In 1957, Pat Robertson - with help from his parents - bought an ailing television station in Portsmouth, Virginia and the Christian Broadcasting Network was born. Robertson took to the fledgling religious broadcasting industry like a duck to water. He used the traditional method of TV preachers, the appeal for donations, to good effect and his empire was off to a flying start.

His famous 700 Club, a chat and preach show was his first innovation and now has one million viewers. This was followed by the Family Channel and the Game Channel among others, under the umbrella of International Family Entertainment with $295 million (£195 million) dollars in revenue in 1995.

But Robertson didn't stop with the media. In 1977, he founded Regent University which has 1,400 students enrolled in journalism, communication studies, law, divinity, counselling and education. He also runs American Centre for Law and Justice which has an annual budget of $12 million. And in 1988 he founded the organisation which most irritates liberals, the Christian Coalition, which, with 1.7 million members, gives him enormous political clout.

What Foege attempts to unravel is what makes Robertson tick in the business sense and his thesis is that, in the great American tradition, he gives the people what they want. Robertson quickly divined that a lot of Americans were uneasy about the fare being offered up by the national networks. They felt it was anti God, anti religious, anti family and anti American.
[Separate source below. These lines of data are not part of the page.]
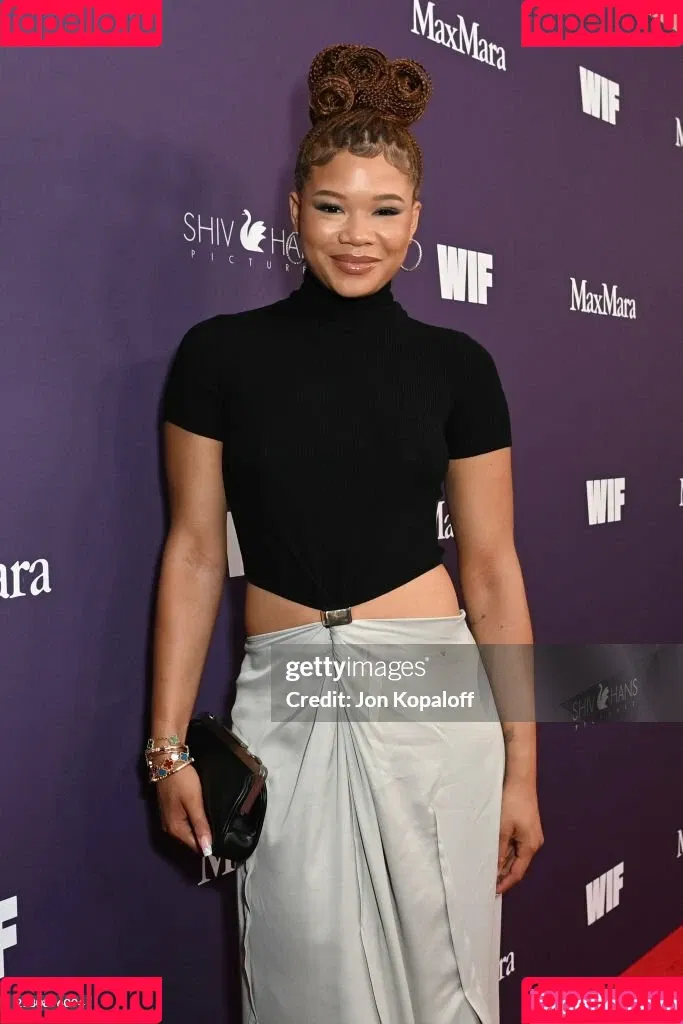 Storm Reid / stormikush / stormreid Onlyfans Photo Gallery 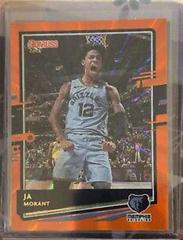 Ja Morant [Orange Laser] #107 Basketball Cards 2020 Donruss Prices
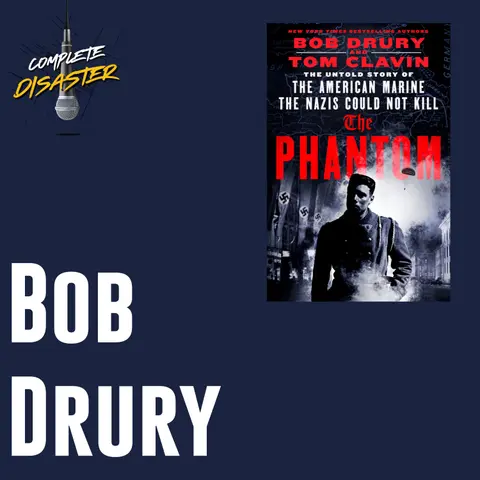 Bob Drury is one of few authors who had shrapnel in him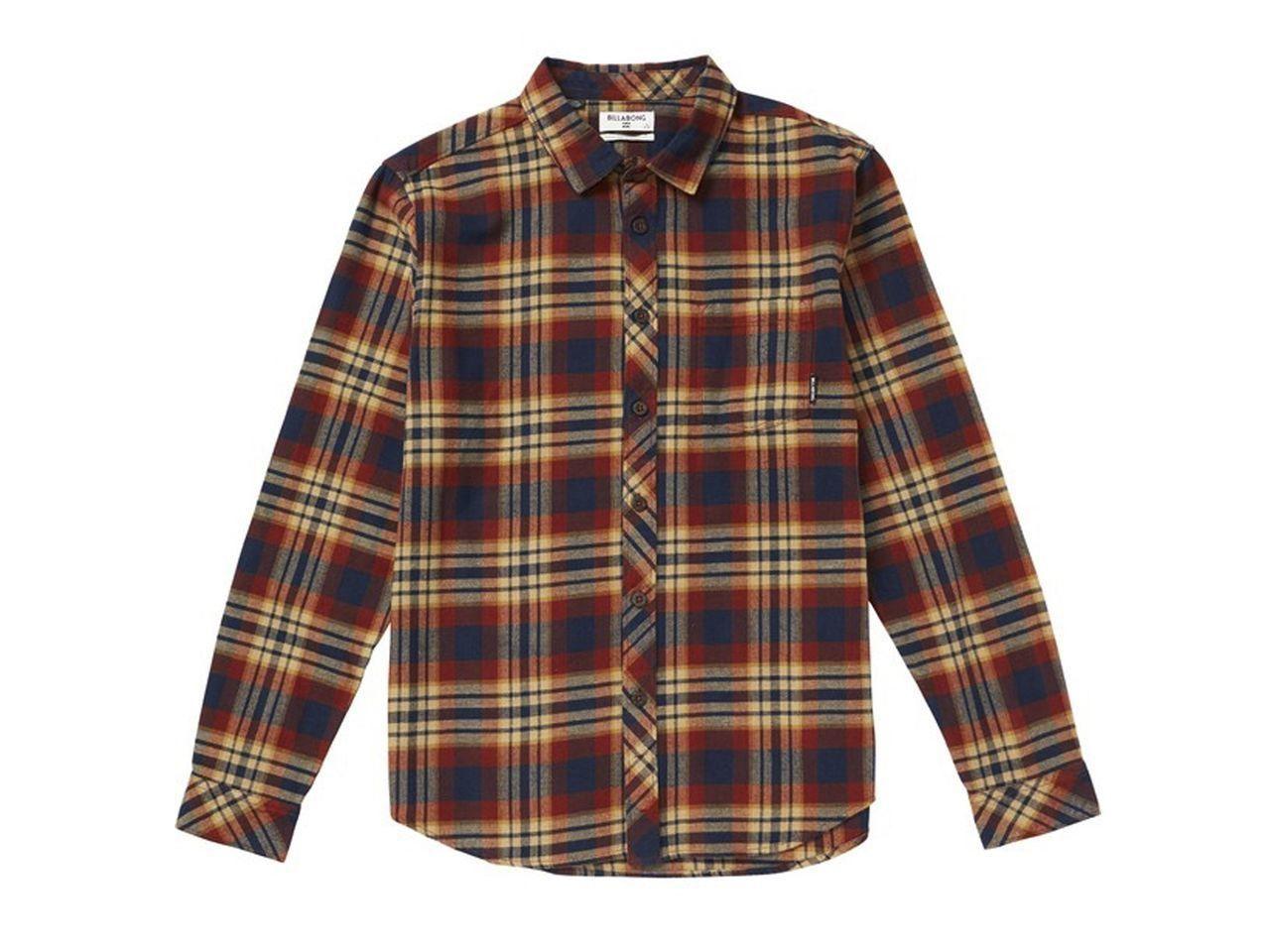 Camisa Manga Larga Coastline Ls Gravel-0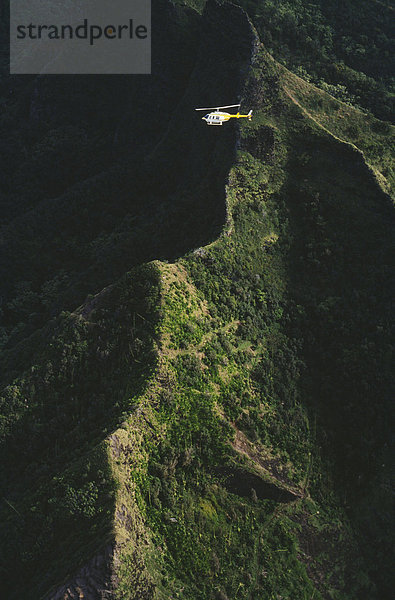 Felsen  Steilküste  Küste  vorwärts  Fernsehantenne  Hawaii  Kauai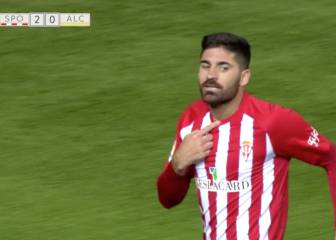 El Sporting se hace fuerte en El Molinón con Baraja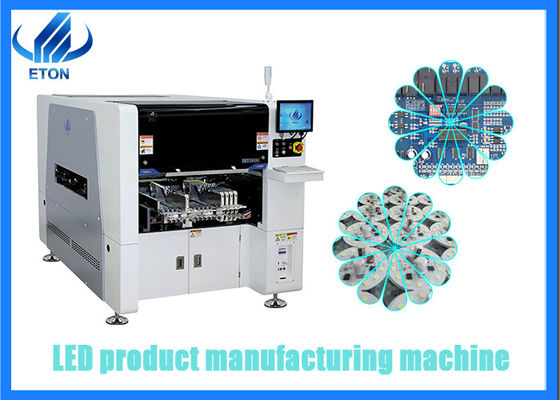 Machine de fabrication composante de 0201 LED 40000 CPH pour le panneau de carte PCB de haute précision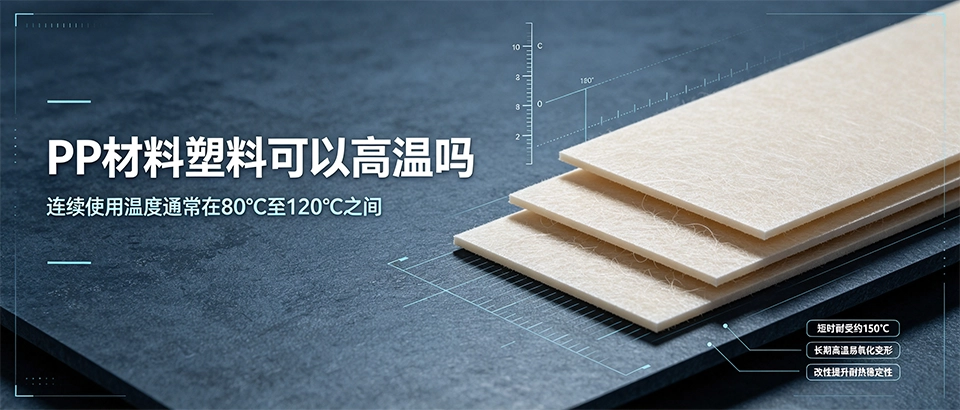 PP材料塑料可以高温吗？改性PP耐温等级与选型技巧干货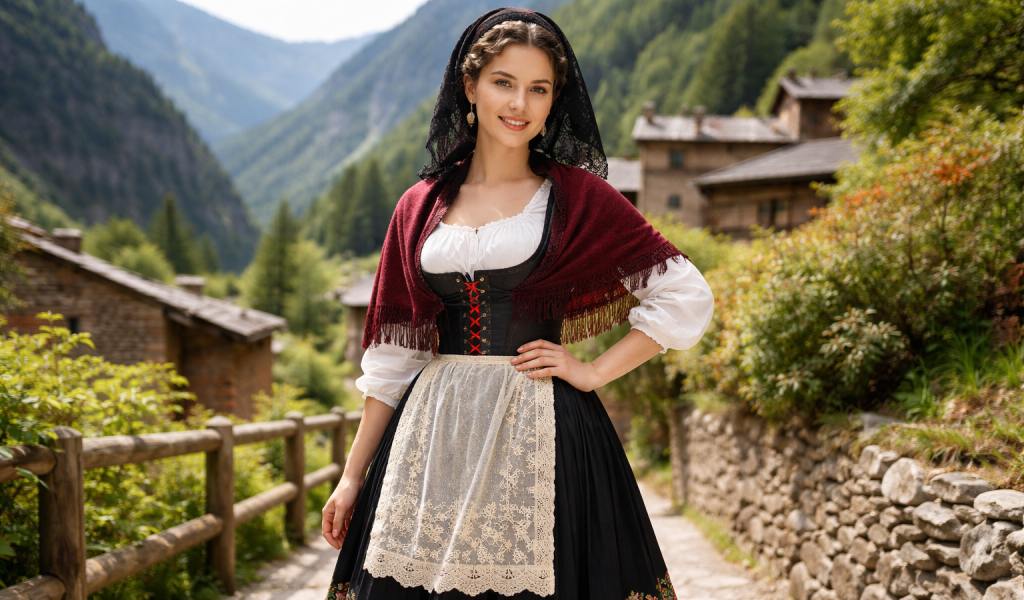 Traditional Women’s Clothing in Andorra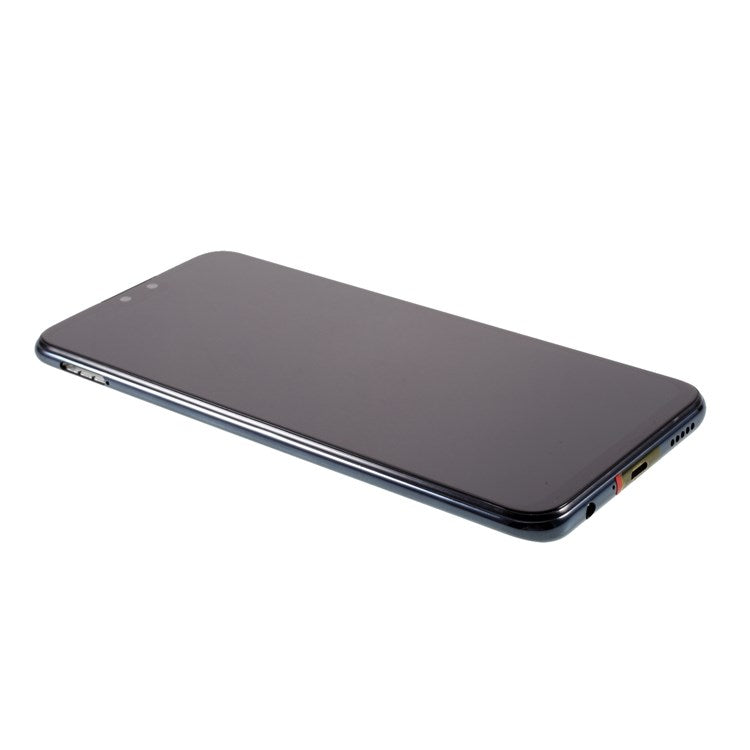 For Huawei Y9 (2019) / Enjoy 9 Plus Grade C LCD Screen and Digitizer Assembly + Frame Replacement Part (COG Technology) (without Logo) - Black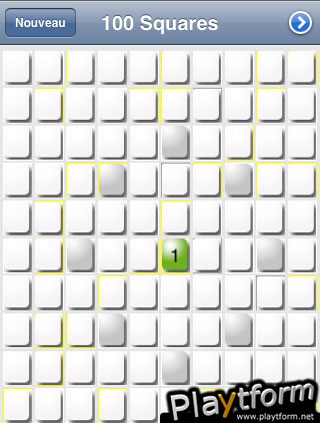 100 Squares (iPhone/iPod)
Robertson sandwiched his evangelical offering in between reruns of The Virginian, The Waltons and other such wholesome fair, and his audience lapped it up.

Roberstson has carefully juggled his dual role - mogul and messiah - and Foege attempts to come to grips with this dichotomy of the savvy businessman and the speaker in tongues in this well written book. Unfortunately, he falls just short of the mark.